-- Exercise aim --
Reproduce word for word the line holding "common name: domestic cow" and all lines after it in the data, through the end, leaving out pictures.

-- Material shown --

"""

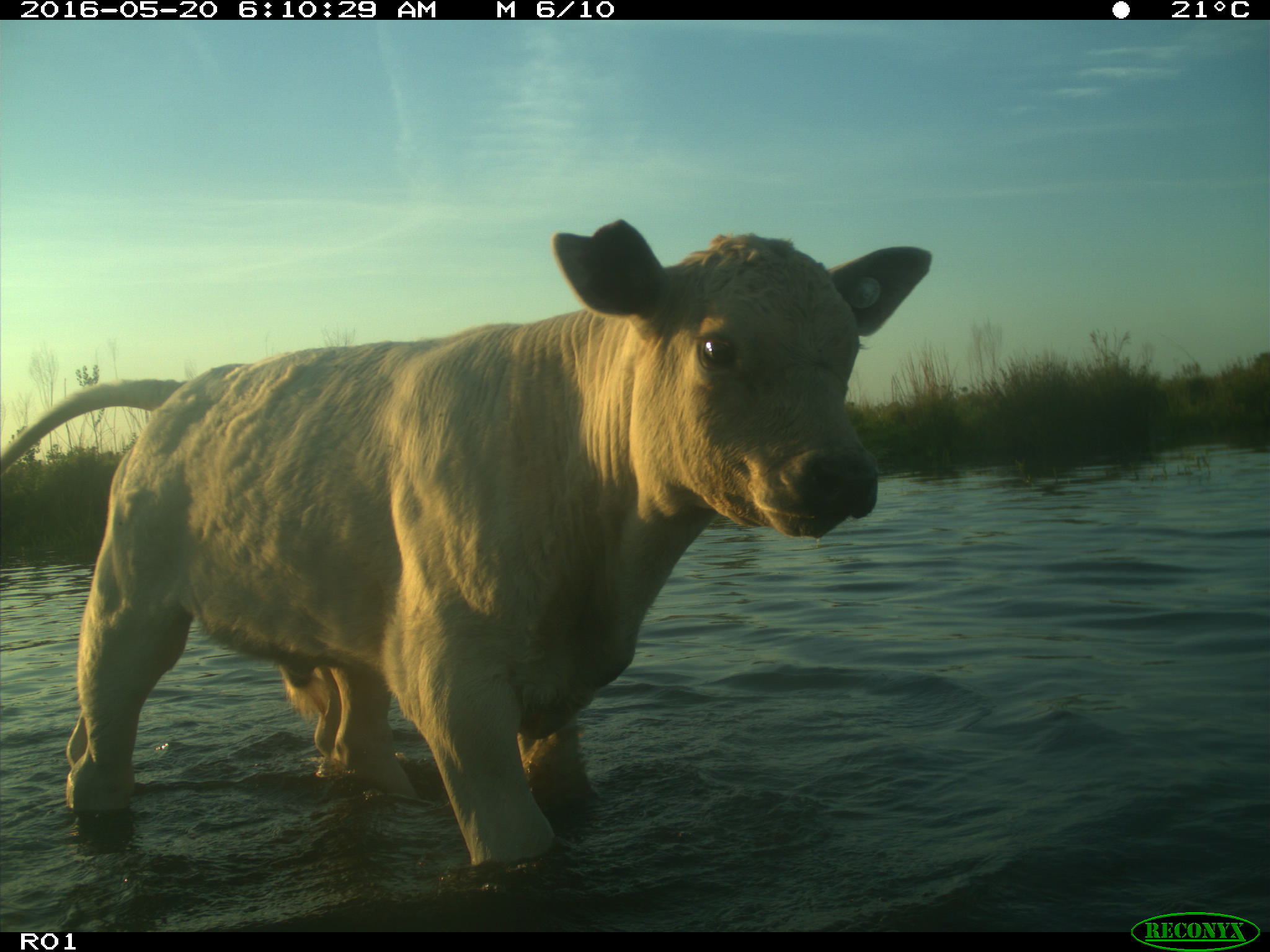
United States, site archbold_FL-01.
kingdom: Animalia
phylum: Chordata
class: Mammalia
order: Artiodactyla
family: Bovidae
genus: Bos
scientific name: Bos taurus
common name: domestic cow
Bos taurus (domestic cow).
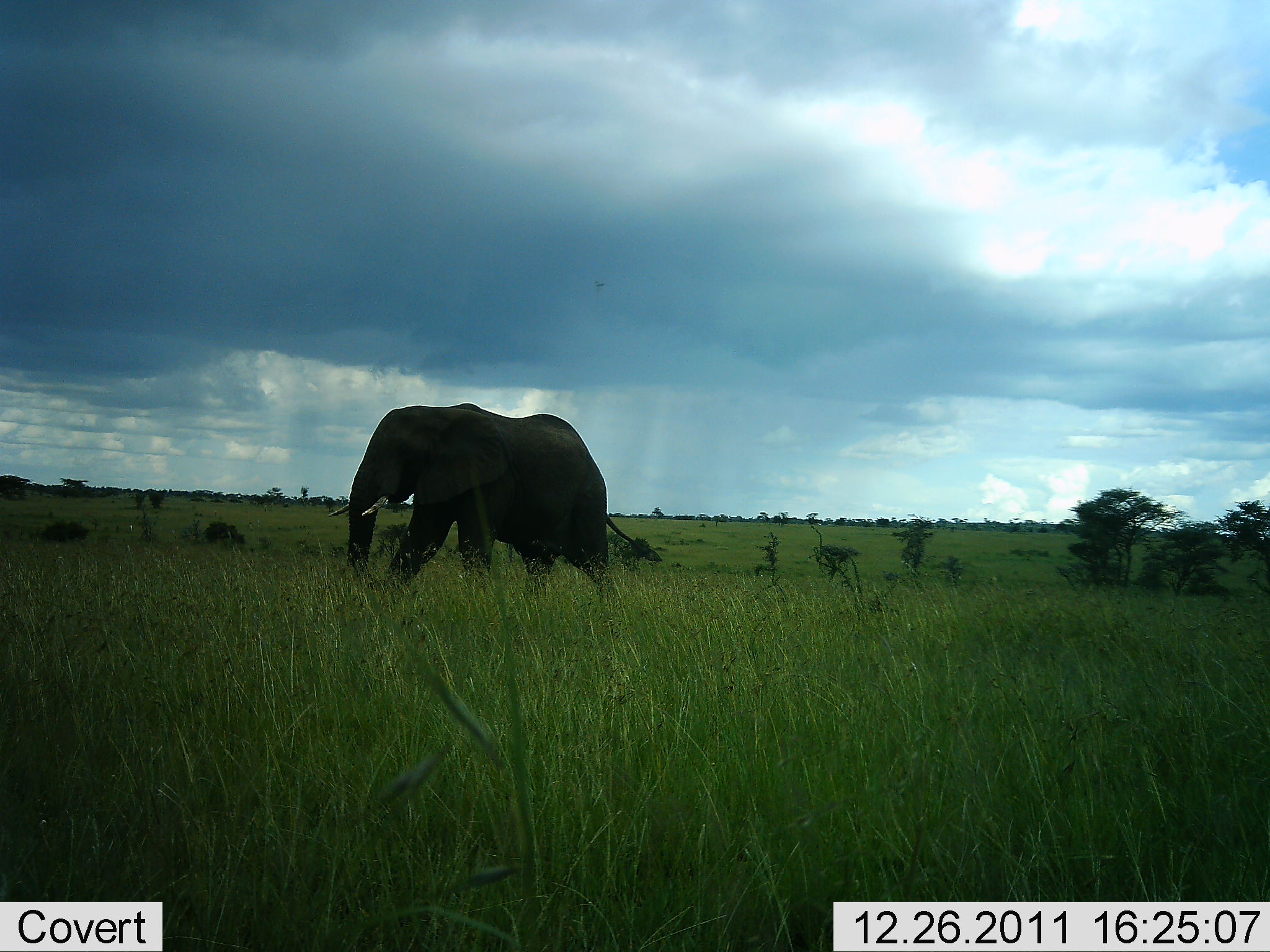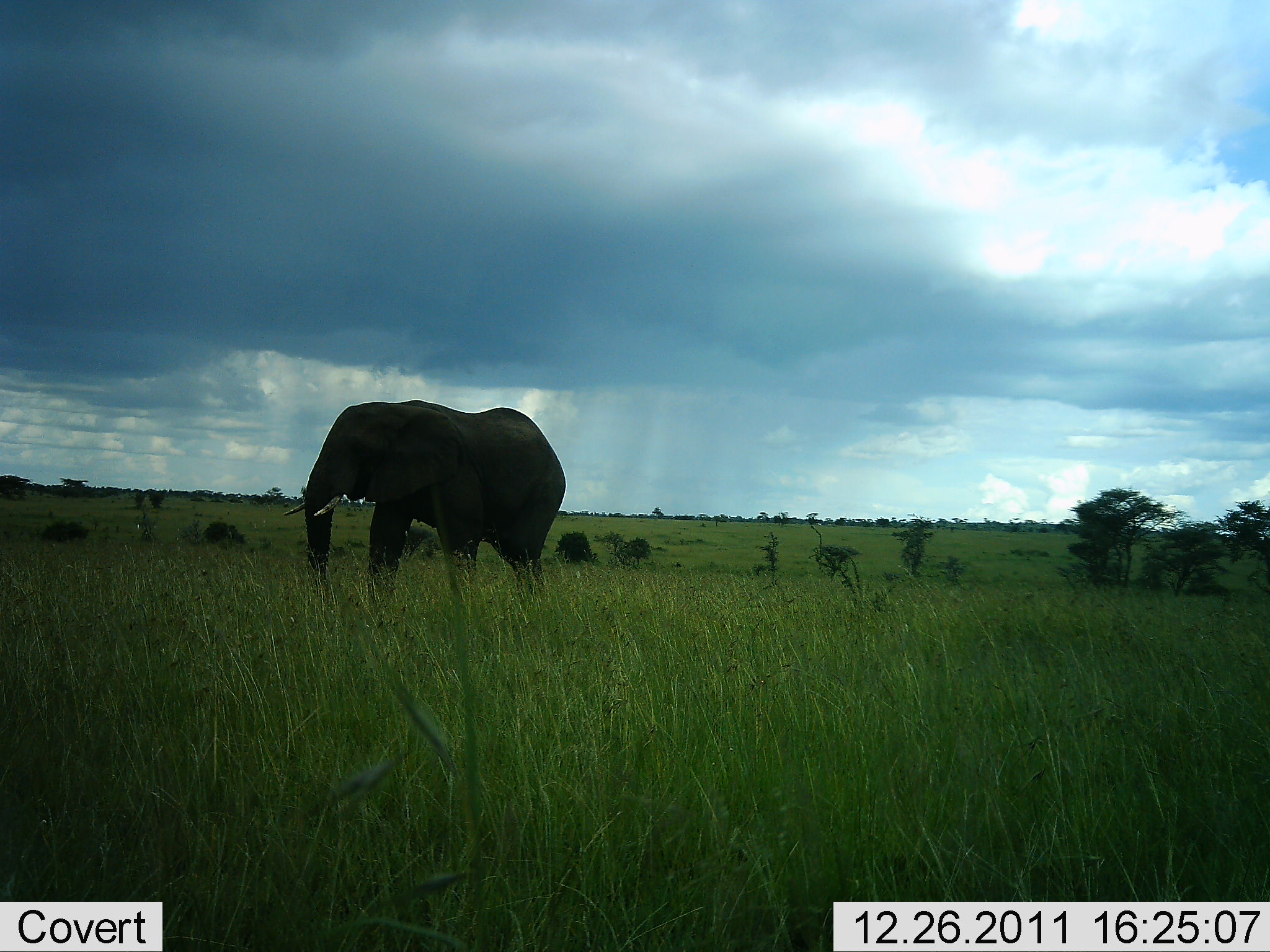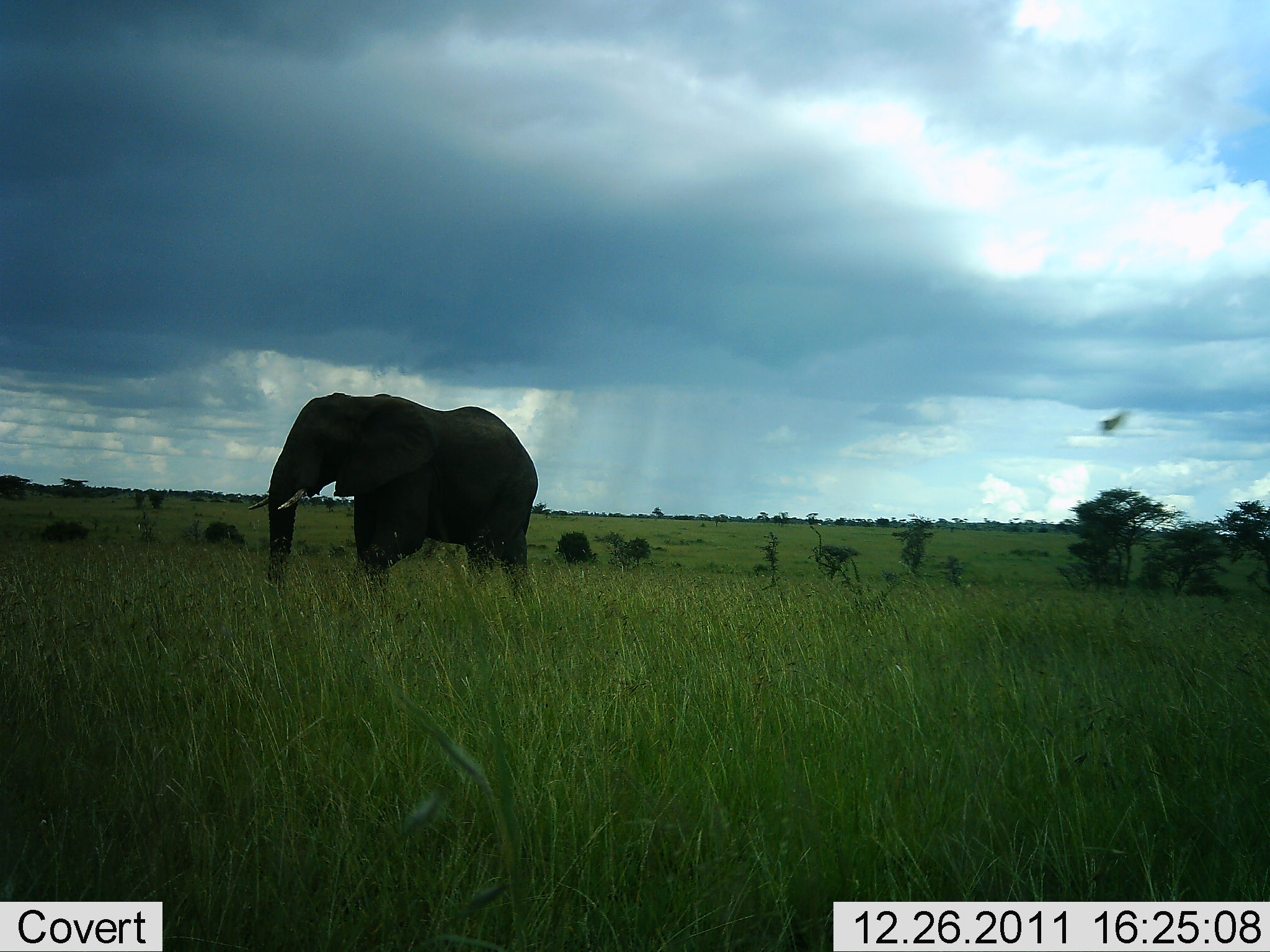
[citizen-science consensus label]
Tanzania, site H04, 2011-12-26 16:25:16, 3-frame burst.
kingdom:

"""

-- Exercise answer --
common name: domestic cow
Bos taurus (domestic cow).
[citizen-science consensus label]
Tanzania, site H04, 2011-12-26 16:25:16, 3-frame burst.
kingdom:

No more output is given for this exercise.